Your goal:
Switch "reading order" to "display order" throughout the listing below and give its lines back with nothing else altered. Leave the pictures out of your answer.

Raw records
---

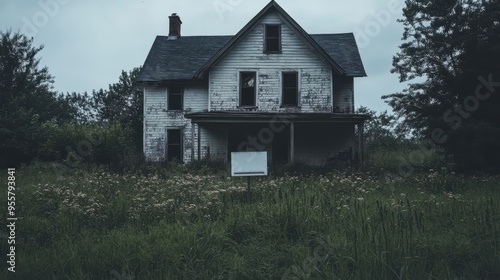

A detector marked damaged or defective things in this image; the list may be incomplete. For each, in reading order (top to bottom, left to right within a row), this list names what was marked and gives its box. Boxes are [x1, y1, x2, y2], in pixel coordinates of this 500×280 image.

broken window [266, 24, 282, 52]
broken window [168, 86, 184, 110]
broken window [241, 71, 258, 106]
broken window [167, 127, 183, 161]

---

Task solution:
A detector marked damaged or defective things in this image; the list may be incomplete. For each, in display order (top to bottom, left to right within a row), this list names what was marked and gives its box. Boxes are [x1, y1, x2, y2], in pixel coordinates of this 500×280 image.

broken window [266, 24, 282, 52]
broken window [168, 86, 184, 110]
broken window [241, 71, 258, 106]
broken window [167, 127, 183, 161]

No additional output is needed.